Les prix officiels des billets, annoncés par la Fifa, étaient déjà très élevés. De 60 à 350 dollars pour la phase de groupe, entre 275 et 1.775 dollars pour les quarts de finale, jusqu’à 3.295 dollars pour les demi-finales et de 2.030 à 7.875 dollars pour la finale.

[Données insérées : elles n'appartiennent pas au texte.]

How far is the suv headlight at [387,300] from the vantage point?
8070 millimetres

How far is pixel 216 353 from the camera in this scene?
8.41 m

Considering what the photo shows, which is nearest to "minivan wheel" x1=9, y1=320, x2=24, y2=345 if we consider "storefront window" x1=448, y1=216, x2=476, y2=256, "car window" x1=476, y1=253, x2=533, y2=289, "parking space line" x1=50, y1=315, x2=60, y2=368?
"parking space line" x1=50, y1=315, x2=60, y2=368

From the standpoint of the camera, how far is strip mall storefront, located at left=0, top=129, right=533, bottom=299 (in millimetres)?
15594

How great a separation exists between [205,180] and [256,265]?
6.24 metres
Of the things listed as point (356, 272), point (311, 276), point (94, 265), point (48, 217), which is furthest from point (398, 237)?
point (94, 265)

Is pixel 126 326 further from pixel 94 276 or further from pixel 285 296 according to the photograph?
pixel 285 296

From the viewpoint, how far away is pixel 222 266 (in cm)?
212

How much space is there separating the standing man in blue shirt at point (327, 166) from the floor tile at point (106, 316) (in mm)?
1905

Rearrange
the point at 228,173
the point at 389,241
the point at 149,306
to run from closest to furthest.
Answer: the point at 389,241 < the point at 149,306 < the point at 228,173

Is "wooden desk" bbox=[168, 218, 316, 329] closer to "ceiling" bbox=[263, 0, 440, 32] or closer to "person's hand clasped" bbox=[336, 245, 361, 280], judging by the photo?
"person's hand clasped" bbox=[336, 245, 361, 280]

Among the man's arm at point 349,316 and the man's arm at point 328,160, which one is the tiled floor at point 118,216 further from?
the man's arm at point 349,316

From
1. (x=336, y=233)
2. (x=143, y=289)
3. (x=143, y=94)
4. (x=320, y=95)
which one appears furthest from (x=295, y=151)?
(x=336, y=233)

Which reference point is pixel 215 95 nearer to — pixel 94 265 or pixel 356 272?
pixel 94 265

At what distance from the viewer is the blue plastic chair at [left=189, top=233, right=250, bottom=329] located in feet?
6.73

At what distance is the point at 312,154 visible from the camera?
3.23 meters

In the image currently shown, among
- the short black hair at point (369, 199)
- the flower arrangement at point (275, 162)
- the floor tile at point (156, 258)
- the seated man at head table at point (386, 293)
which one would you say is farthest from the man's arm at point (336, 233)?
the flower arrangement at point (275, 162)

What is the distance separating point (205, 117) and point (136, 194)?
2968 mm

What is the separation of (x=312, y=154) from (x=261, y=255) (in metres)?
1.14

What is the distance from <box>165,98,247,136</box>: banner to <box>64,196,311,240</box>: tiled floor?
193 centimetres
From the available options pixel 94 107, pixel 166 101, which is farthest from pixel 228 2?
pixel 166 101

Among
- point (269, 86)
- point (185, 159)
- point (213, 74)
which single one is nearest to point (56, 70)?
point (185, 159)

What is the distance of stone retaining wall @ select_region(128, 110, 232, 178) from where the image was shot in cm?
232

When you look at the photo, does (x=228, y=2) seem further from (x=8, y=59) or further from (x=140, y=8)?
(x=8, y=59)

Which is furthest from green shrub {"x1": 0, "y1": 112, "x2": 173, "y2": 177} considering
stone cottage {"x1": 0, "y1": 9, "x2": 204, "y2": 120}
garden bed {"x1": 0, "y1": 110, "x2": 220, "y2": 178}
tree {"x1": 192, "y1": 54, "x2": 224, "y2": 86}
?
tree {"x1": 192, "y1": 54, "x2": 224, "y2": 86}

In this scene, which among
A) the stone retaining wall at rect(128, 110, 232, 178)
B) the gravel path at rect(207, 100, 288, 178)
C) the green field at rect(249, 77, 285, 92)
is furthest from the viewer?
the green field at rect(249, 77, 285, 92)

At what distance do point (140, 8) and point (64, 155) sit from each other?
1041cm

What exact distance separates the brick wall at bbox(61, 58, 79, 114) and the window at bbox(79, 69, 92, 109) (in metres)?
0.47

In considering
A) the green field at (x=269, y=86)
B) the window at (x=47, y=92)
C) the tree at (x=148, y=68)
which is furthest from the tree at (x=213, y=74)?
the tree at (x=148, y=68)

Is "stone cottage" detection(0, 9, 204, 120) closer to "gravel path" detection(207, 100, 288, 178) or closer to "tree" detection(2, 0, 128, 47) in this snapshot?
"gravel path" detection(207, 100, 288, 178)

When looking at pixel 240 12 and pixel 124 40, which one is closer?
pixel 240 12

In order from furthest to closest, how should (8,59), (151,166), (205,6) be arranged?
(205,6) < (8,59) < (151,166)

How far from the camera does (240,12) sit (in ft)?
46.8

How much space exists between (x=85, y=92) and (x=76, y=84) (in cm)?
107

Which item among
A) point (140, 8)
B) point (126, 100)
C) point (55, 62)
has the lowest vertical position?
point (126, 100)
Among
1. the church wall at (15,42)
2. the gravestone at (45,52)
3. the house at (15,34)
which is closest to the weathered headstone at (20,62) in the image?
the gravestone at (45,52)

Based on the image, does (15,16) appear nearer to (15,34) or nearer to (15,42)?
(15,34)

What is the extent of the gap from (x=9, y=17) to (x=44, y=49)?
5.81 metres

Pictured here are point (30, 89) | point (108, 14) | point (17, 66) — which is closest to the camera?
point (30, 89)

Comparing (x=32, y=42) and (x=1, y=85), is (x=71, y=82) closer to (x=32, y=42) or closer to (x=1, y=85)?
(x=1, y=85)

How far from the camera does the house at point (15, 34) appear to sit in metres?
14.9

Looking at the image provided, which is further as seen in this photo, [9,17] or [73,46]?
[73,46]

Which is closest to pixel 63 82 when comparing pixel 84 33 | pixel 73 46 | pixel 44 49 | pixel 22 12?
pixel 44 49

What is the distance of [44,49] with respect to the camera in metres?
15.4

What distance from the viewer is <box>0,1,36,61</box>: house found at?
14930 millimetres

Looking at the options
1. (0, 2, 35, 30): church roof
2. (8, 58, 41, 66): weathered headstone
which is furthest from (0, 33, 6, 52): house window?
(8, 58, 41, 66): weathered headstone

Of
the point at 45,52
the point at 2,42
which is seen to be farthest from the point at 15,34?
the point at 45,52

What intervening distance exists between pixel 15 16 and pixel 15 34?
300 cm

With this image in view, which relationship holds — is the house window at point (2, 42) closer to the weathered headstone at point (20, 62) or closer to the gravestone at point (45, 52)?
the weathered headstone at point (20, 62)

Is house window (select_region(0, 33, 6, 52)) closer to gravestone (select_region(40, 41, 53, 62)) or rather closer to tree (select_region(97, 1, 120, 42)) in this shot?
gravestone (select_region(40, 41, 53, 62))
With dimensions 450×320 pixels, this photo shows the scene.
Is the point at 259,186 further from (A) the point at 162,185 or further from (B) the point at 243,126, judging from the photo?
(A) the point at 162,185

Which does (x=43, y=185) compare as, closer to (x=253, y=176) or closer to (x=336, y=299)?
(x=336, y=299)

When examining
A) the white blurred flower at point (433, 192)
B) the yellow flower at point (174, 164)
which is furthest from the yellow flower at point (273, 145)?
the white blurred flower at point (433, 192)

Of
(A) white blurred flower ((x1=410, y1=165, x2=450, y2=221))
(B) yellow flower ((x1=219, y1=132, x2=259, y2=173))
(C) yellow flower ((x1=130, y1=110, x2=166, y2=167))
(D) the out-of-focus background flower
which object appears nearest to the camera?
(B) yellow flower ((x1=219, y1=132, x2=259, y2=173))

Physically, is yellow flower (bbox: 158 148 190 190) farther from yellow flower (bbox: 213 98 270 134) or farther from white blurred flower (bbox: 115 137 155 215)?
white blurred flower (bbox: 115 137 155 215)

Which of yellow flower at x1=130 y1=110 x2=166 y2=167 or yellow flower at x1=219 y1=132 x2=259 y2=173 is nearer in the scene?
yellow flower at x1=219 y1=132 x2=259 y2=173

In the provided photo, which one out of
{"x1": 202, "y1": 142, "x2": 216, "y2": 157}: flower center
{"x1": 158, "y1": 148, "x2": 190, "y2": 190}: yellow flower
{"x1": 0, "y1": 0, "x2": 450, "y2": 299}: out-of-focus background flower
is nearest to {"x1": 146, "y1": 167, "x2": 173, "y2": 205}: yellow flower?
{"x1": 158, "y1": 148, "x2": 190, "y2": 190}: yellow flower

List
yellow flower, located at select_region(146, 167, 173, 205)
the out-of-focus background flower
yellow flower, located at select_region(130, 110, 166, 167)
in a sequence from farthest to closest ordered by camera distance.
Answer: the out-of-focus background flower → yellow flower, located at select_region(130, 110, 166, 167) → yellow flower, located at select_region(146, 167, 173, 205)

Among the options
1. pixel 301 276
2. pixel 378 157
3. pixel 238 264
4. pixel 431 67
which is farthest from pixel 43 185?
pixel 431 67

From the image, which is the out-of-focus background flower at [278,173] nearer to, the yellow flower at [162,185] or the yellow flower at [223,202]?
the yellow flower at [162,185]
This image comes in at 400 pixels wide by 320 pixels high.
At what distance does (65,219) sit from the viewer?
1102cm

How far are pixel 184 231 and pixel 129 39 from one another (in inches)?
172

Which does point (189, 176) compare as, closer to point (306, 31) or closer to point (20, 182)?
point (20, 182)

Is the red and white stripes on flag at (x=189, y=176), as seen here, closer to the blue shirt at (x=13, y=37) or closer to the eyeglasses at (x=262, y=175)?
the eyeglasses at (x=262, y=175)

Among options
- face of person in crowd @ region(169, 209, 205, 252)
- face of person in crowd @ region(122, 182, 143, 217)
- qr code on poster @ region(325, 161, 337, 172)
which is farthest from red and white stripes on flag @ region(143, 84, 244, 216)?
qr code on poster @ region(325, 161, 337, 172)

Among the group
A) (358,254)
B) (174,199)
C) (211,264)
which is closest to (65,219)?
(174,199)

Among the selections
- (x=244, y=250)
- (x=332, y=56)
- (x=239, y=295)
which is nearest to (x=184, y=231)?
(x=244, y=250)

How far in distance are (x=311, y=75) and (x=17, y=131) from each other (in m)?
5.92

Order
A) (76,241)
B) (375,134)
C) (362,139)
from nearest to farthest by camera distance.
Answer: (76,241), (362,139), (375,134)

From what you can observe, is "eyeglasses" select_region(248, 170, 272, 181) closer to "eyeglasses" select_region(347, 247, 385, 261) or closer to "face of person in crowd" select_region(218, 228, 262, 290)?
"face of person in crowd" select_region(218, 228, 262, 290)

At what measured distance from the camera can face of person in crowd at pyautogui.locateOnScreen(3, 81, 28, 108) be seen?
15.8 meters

Des prix en moyenne deux fois supérieurs à ceux pratiqués au Qatar en 2022. Mais ça, c’est en théorie. En réalité, c’est pire
Les tarifs des billets ont été soumis au système de « dynamic pricing », fluctuant en fonction de la demande. Résultat ?
La majorité des billets pour les matchs ordinaires ont bondi entre 200 et 800 dollars, certains billets de la finale dépassent les 10.000 dollars !
La Fifa, l’œil rivé sur ses bénéfices, a également mis en vente des packages VIP aux tarifs délirants, jusqu’à 72.000 euros.
Certains supporteurs qui avaient acheté leur place dans des zones convoitées, ont même eu la surprise d’être déplacés pour que leur emplacement initial soit revendu plus cher… Un point dont s’est saisie la justice de New York et du New Jersey.
Cette politique tarifaire a fini par écœurer beaucoup de fans.
Le 1er juin, 74 000 places étaient encore disponibles, entraînant un recul – relatif – des prix officiels (les moins chers tournaient autour de 600 dollars). Mais elle aurait poussé aussi la Fifa à magouiller en retirant 40 000 tickets de la billetterie officielle pour les confier à des sites de revente.
Au final, un supporteur français qui voudrait suivre son équipe jusqu’au bout devrait débourser en moyenne 25.000 dollars tout compris (hôtels, billets, déplacements)…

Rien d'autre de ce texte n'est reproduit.